A Self-Supervised Learning System for Object Detection Using Physics Simulation and Multi-View Pose Estimation

Chaitanya Mitash1, Kostas E. Bekris2, Abdeslam Boularias3

  • 1Amazon Robotics
  • 2Rutgers, the State University of New Jersey
  • 3Rutgers University

Details

10:45 - 11:00 | Mon 25 Sep | Room 217 | MoAT14.2

Session: Computer Vision for Automation I

Abstract

Impressive progress has been achieved in object detection with the use of deep learning. Nevertheless, such tools typically require a large amount of training data and significant manual effort for labeling objects. This limits their applicability in robotics, where it is necessary to scale solutions to a large number of objects and a variety of conditions. The present work proposes a fully autonomous process to train a Convolutional Neural Network (CNN) for object detection and pose estimation in robotic setups. The application involves detection of objects placed in a clutter and in tight environments, such as a shelf. In particular, given access to 3D object models, several aspects of the environment are simulated and the models are placed in physically realistic poses with respect to their environment to generate a labeled synthetic dataset.
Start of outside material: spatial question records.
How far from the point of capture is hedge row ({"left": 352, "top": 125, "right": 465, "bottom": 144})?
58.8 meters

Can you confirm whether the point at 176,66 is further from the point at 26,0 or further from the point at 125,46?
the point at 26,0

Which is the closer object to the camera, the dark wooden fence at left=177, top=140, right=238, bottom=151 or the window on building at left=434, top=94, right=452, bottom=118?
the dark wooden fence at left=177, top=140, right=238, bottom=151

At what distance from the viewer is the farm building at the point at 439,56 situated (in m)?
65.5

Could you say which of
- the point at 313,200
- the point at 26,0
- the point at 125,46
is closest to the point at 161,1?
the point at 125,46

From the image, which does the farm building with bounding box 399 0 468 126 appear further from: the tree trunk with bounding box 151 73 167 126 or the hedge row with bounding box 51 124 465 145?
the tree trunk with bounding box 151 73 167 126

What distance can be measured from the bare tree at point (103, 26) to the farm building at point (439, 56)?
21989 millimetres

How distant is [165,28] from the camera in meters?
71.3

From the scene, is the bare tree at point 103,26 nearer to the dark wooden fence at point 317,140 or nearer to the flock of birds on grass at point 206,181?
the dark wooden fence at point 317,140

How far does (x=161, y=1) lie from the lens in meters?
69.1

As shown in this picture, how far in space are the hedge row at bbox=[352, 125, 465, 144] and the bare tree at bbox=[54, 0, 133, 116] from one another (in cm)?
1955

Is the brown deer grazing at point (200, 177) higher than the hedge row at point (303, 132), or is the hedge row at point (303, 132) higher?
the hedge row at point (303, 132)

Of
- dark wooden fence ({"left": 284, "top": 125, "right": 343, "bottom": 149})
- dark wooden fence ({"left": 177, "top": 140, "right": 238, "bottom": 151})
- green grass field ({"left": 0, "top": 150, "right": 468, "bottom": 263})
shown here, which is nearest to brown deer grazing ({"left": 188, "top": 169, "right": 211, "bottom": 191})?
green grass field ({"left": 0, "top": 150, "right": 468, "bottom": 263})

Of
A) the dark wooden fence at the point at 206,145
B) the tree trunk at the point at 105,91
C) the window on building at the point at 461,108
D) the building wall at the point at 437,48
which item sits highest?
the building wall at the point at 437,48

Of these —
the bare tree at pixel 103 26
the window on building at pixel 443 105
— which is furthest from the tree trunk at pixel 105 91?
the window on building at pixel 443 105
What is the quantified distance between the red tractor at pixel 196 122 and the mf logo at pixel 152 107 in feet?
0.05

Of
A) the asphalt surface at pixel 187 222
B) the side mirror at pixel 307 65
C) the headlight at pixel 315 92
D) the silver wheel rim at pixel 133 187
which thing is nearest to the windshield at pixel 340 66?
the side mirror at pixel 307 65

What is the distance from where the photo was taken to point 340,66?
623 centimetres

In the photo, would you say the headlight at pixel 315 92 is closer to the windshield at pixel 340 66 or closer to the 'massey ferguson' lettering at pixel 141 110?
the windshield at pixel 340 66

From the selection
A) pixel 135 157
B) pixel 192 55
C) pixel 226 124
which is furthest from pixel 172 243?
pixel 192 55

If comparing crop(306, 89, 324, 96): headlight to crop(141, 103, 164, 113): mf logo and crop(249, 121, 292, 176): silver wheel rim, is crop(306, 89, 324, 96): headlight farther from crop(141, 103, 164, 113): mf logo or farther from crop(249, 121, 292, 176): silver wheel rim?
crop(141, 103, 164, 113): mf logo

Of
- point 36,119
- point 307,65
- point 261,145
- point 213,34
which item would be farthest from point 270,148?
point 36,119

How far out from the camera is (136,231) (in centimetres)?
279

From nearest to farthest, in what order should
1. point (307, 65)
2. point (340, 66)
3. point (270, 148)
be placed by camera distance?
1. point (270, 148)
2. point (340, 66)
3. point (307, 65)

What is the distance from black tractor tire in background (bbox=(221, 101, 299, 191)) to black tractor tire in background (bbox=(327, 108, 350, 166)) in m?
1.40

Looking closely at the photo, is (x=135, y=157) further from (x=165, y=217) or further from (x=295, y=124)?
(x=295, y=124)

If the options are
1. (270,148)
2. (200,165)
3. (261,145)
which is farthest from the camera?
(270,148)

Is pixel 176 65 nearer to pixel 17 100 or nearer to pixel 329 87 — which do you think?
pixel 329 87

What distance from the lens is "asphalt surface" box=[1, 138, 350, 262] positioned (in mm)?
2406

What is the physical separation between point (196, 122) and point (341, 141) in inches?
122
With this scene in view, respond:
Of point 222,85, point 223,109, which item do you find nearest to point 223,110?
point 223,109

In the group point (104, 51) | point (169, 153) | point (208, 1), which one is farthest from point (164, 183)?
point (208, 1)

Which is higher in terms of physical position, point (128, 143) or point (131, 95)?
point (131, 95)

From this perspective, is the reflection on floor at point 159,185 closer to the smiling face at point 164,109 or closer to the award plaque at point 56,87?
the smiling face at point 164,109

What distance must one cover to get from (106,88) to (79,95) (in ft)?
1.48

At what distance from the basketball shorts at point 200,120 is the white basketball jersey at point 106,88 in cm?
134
To further improve object detection, the network self-trains over real images that are labeled using a robust multi-view pose estimation process. The proposed training process is evaluated on several existing datasets and on a dataset that we collected with a Motoman robotic manipulator. Results show that the proposed process outperforms popular training processes relying on synthetic data generation and manual annotation.